§ AUFGABE
Schreiben Sie aus dem Textausschnitt über das Pokal-Aus des FC St. Pauli die Stelle von „Träume vom Finale“ bis „der Vereinsgeschichte gewesen.“ wortgetreu ab.

§ TEXTAUSSCHNITT
# # # #
Hamburg. Wie das Pokaldrama der Kiezkicker zustande kam und welche Schlüsse die Hamburger vor dem Fürth-Spiel nun daraus ziehen.

Mit Trauer geht jeder individuell um. Der Liedermacher und bekennende Fan des FC St. Pauli, Thees Uhlmann (49), verarbeitete sie in seinem Lied „Das hier ist Fußball“, dessen Passagen am Mittwoch oft zitiert wurden. „Tragik ist wie Liebe ohne Happy End. Und eines ist wirklich sicher: Dass die Tragik St. Pauli kennt“, heißt es unter anderem darin.

Marcel Hartel vergrub seine Trauer. Erst unter seinem Trikot, dann unter einem Meer aus Tränen. Der Brasilianer Maurides, der Dienstagnacht im Millerntor-Stadion wie Hartel bei der 4:5-Niederlage nach Elfmeterschießen im DFB-Pokal-Viertelfinale gegen Fortuna Düsseldorf vom Punkt gescheitert war, tat es ihm gleich.

Tiefe Trauer beim FC St. Pauli nach Aus im DFB-Pokal

Mittelstürmer-Kollege Johannes Eggestein beantwortete erhobenen Hauptes eloquent und mit taktischem Tiefgang wie eh und je Fragen, sprach aber von der „bittersten Niederlage meiner Karriere“, und Oladapo Afolayan war so herzgebrochen, wie das nur irgendwie vorstellbar ist.

„Wir können über Taktik sprechen, so viel ihr wollt. Aber in solch einem Spiel entscheiden das Herz und wer es mehr gewinnen will“, stammelte der Engländer mit leiser, brechender Stimme und langen Pausen zwischen den Satzfragmenten. „Ich könnte nicht stolzer auf meine Jungs sein, wie wir uns immer wieder zurückgekämpft haben“, sagte der Rechtsaußen.

Träume vom Finale in Berlin sind geplatzt

Egal, wessen Reaktionen und Emotionen zu beobachten waren, eines einte sie alle: Sie, die Spieler des FC St. Pauli, hatten eine riesige Chance verpasst. Das Halbfinale des DFB-Pokals, es wäre erst das zweite der Vereinsgeschichte gewesen.

Gegen einen guten, aber auch – wie nur drei Tage zuvor bewiesen – schlagbaren Gegner aus der gleichen Liga. Dazu 3,4 Millionen Euro an Prämie, die in Zukunft sehr vieles verändert hätten. Alle Träume, vor allem den aufs Finale im Berliner Olympiastadion, begraben.

Kein Vergleich mehr zum Ligaspiel

Zu sagen, St. Pauli habe verdient verloren, würde zu weit führen. Aber Düsseldorf ist verdient eine Runde weitergekommen.
# # # #
[Gespeicherte Einträge]

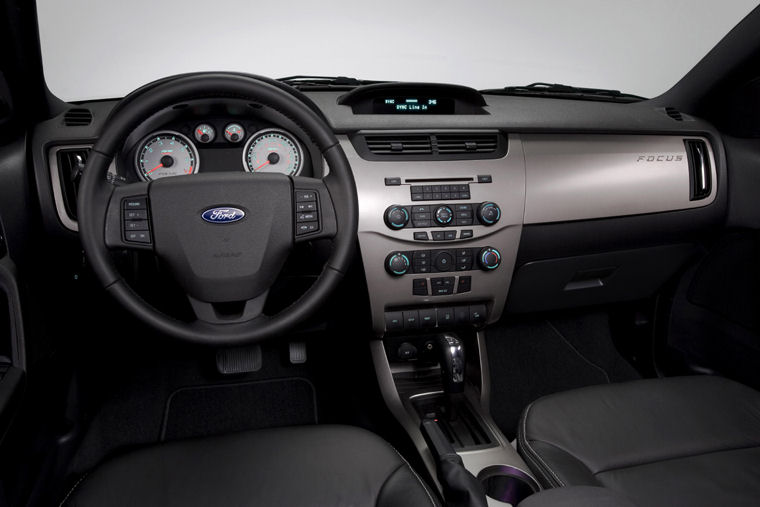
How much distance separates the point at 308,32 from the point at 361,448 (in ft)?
4.34

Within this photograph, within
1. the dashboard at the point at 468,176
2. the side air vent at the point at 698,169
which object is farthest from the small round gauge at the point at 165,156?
the side air vent at the point at 698,169

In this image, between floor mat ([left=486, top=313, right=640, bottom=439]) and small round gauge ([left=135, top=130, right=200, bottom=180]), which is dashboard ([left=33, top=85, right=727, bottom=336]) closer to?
small round gauge ([left=135, top=130, right=200, bottom=180])

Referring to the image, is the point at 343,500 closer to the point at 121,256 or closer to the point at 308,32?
the point at 121,256

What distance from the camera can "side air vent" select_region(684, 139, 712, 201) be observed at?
160 cm

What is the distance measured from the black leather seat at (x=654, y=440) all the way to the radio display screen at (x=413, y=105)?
2.66 feet

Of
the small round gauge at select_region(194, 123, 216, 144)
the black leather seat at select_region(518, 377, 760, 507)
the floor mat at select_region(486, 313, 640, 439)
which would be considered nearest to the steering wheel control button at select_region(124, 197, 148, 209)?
the small round gauge at select_region(194, 123, 216, 144)

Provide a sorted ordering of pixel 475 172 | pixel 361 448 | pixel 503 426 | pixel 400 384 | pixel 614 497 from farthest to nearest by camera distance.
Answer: pixel 503 426, pixel 400 384, pixel 475 172, pixel 361 448, pixel 614 497

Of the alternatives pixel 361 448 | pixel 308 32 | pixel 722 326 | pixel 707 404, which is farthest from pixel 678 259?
pixel 308 32

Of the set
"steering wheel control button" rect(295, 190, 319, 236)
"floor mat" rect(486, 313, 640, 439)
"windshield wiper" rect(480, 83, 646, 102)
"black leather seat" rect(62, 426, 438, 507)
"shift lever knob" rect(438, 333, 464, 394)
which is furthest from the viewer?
"floor mat" rect(486, 313, 640, 439)

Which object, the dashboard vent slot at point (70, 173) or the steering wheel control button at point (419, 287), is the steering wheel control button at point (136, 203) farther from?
the steering wheel control button at point (419, 287)

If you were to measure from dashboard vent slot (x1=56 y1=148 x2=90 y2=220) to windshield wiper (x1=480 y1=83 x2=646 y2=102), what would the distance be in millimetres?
1199

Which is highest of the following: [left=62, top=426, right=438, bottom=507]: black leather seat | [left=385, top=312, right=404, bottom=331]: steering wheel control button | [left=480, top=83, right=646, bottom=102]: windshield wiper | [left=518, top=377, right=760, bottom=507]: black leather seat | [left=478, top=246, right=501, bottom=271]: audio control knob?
[left=480, top=83, right=646, bottom=102]: windshield wiper

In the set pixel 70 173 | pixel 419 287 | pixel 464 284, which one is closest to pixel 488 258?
pixel 464 284

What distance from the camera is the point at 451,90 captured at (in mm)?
1435
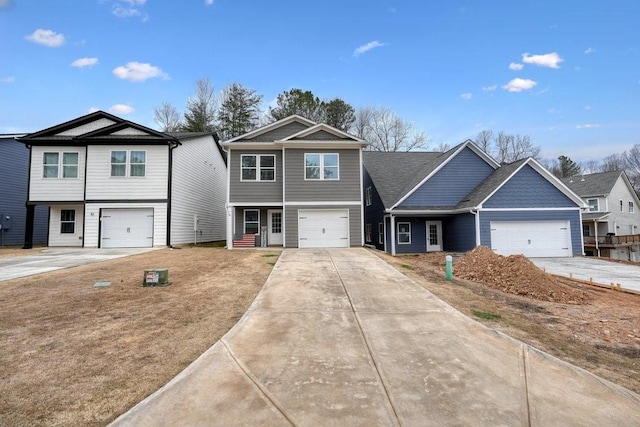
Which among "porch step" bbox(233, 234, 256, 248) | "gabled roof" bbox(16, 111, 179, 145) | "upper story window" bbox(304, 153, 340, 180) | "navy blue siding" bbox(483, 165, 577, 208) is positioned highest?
"gabled roof" bbox(16, 111, 179, 145)

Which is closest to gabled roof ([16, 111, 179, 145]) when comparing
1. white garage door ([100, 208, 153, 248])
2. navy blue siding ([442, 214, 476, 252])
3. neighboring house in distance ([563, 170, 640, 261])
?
white garage door ([100, 208, 153, 248])

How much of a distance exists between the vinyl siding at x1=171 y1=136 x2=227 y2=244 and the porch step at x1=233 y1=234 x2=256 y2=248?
3365 millimetres

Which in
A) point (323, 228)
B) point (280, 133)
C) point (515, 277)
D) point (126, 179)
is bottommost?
point (515, 277)

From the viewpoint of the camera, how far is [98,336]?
172 inches

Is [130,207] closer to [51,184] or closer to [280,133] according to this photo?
[51,184]

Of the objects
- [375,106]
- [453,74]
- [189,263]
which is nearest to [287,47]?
[453,74]

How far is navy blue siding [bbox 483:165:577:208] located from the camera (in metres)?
17.2

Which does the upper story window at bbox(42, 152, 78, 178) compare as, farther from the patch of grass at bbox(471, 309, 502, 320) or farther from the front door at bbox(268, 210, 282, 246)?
the patch of grass at bbox(471, 309, 502, 320)

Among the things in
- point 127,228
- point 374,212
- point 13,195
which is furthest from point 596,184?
point 13,195

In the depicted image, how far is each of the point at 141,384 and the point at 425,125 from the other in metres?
36.7

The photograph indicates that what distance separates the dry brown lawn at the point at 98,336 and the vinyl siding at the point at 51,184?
33.5 ft

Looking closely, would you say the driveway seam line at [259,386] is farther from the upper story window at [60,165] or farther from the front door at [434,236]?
the upper story window at [60,165]

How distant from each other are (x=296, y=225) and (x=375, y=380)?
13.7 m

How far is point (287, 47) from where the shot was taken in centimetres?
1761
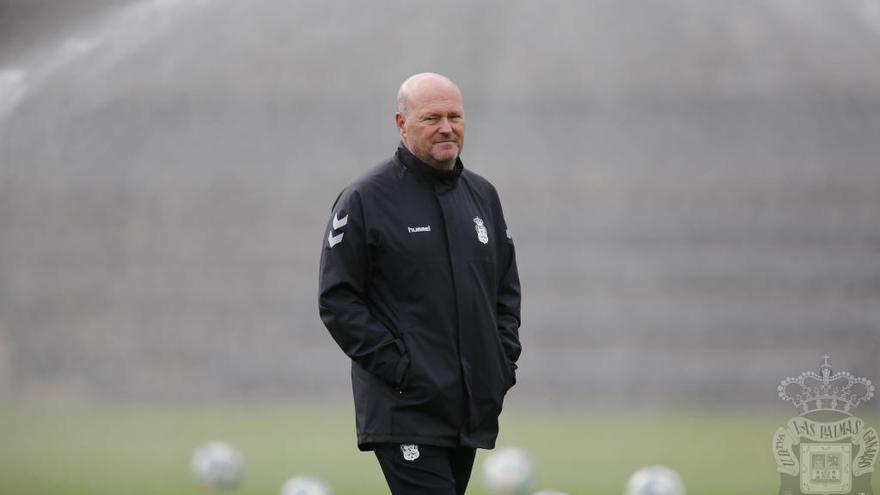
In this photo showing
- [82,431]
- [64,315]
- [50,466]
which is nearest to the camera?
[50,466]

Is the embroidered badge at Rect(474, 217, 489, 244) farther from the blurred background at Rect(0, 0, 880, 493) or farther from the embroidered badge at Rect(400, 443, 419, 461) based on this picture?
the blurred background at Rect(0, 0, 880, 493)

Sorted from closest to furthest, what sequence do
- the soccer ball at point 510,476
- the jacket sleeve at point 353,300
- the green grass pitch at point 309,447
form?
the jacket sleeve at point 353,300 < the soccer ball at point 510,476 < the green grass pitch at point 309,447

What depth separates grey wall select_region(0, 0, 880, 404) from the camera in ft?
31.9

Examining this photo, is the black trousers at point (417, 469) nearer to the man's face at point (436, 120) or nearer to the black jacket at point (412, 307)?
the black jacket at point (412, 307)

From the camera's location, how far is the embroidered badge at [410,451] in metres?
3.97

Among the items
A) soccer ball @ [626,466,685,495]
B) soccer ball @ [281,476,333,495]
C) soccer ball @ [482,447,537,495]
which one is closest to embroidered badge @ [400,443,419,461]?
soccer ball @ [281,476,333,495]

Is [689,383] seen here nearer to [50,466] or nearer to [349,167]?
[349,167]

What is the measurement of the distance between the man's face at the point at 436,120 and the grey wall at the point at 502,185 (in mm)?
5443

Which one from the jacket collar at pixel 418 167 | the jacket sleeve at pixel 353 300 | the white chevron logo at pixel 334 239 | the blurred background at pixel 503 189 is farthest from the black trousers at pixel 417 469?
the blurred background at pixel 503 189

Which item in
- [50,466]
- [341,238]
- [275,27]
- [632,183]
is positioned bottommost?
[50,466]

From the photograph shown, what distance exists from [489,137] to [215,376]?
2.84m

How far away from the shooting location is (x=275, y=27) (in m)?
10.2

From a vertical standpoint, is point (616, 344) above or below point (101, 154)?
below

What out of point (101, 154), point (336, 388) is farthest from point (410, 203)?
point (336, 388)
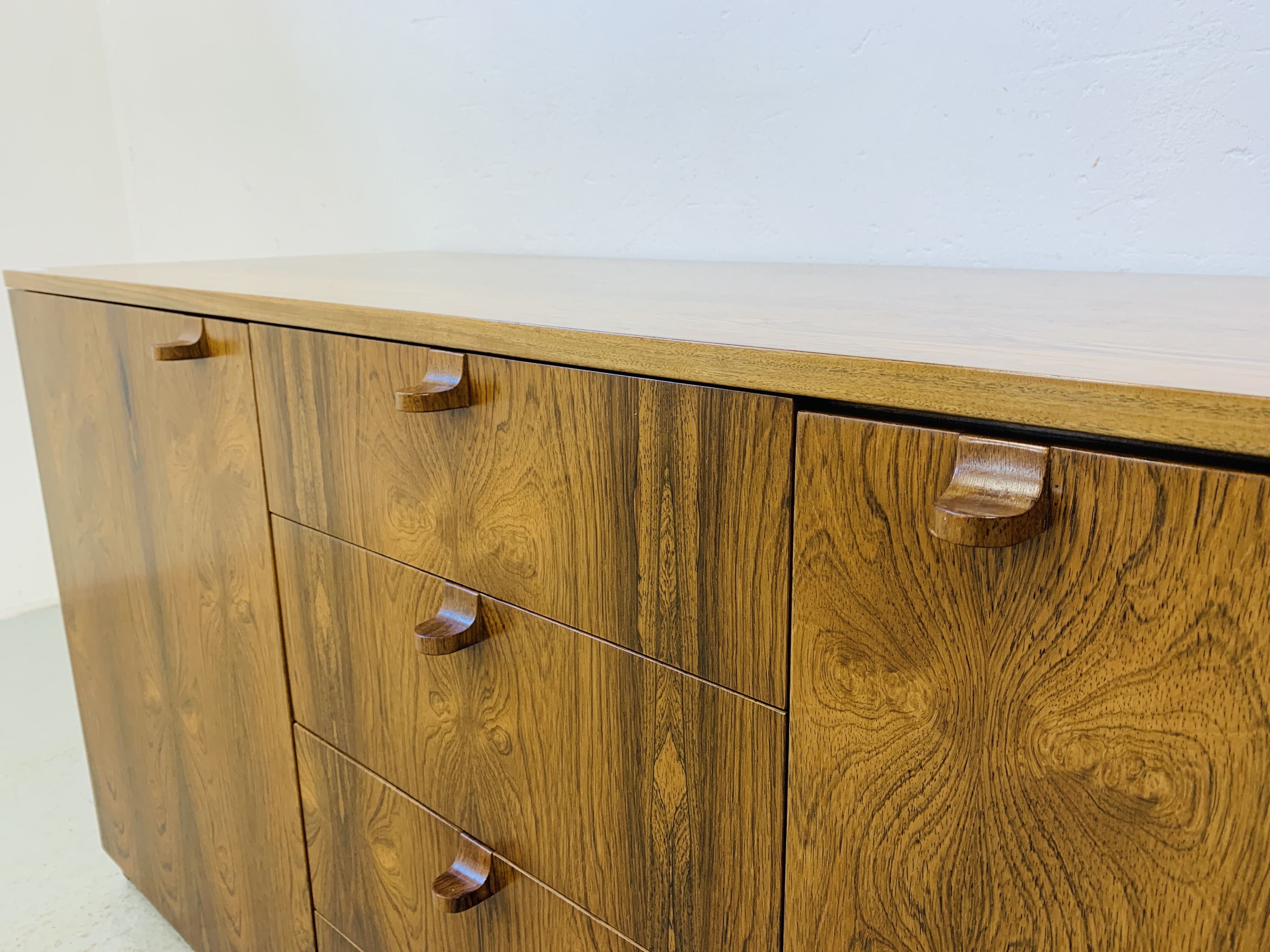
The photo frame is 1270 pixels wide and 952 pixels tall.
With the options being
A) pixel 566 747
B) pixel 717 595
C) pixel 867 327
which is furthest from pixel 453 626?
pixel 867 327

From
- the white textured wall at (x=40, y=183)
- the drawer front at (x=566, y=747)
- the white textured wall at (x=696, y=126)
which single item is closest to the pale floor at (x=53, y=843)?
the white textured wall at (x=40, y=183)

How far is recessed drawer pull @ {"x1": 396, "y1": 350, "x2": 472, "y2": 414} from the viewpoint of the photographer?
62 centimetres

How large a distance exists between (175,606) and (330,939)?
40cm

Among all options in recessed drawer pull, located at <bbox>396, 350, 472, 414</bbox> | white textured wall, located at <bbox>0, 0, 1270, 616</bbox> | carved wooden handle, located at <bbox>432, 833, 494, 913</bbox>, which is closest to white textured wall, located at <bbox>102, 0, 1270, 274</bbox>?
white textured wall, located at <bbox>0, 0, 1270, 616</bbox>

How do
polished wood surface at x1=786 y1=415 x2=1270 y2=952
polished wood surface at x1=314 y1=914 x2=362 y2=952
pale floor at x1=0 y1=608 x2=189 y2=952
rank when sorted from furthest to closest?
1. pale floor at x1=0 y1=608 x2=189 y2=952
2. polished wood surface at x1=314 y1=914 x2=362 y2=952
3. polished wood surface at x1=786 y1=415 x2=1270 y2=952

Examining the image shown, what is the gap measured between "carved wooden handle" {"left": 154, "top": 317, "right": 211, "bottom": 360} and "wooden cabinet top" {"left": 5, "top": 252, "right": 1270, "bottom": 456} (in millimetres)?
15

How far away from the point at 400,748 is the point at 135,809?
2.33ft

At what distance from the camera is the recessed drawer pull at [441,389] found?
0.62m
# # # #
§ ERGEBNIS
Träume vom Finale in Berlin sind geplatzt

Egal, wessen Reaktionen und Emotionen zu beobachten waren, eines einte sie alle: Sie, die Spieler des FC St. Pauli, hatten eine riesige Chance verpasst. Das Halbfinale des DFB-Pokals, es wäre erst das zweite der Vereinsgeschichte gewesen.